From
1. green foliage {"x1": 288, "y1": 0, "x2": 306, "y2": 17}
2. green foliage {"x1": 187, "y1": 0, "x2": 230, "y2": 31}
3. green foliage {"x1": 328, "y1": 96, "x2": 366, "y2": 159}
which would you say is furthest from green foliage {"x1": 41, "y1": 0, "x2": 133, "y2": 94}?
--
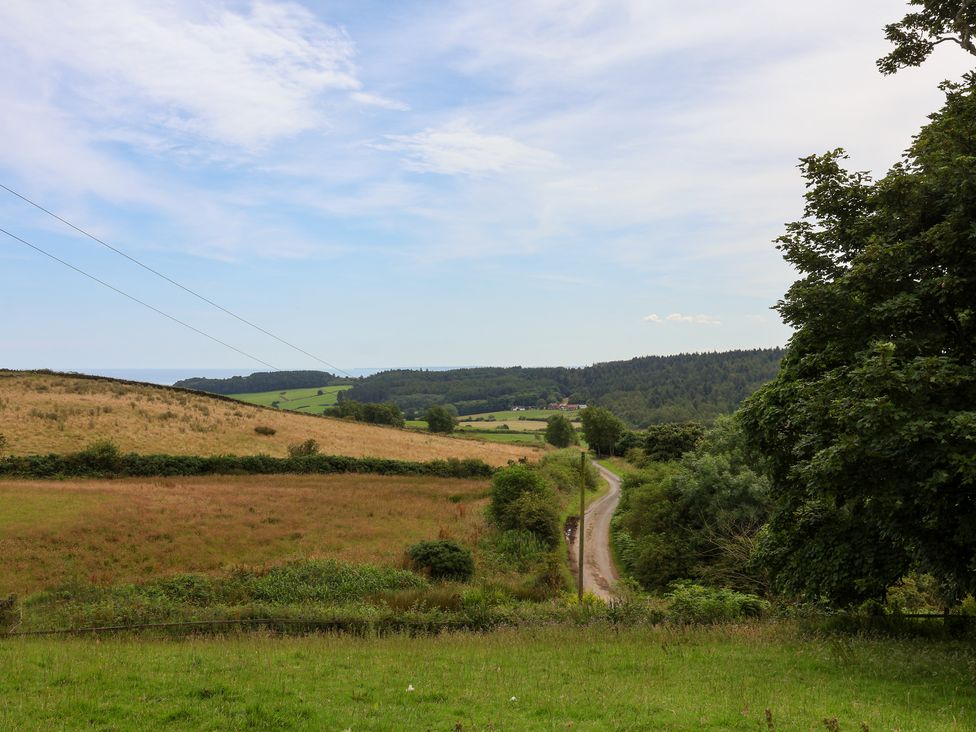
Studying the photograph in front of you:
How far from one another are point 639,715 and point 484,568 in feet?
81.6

WHAT TO WORK ON:
Pull out every line of the material above that contains the word "foliage", matching case exactly.

ANSWER IN FULL:
1. green foliage {"x1": 288, "y1": 0, "x2": 306, "y2": 17}
2. green foliage {"x1": 187, "y1": 0, "x2": 230, "y2": 31}
3. green foliage {"x1": 328, "y1": 96, "x2": 366, "y2": 159}
which would you say is furthest from green foliage {"x1": 41, "y1": 0, "x2": 133, "y2": 94}?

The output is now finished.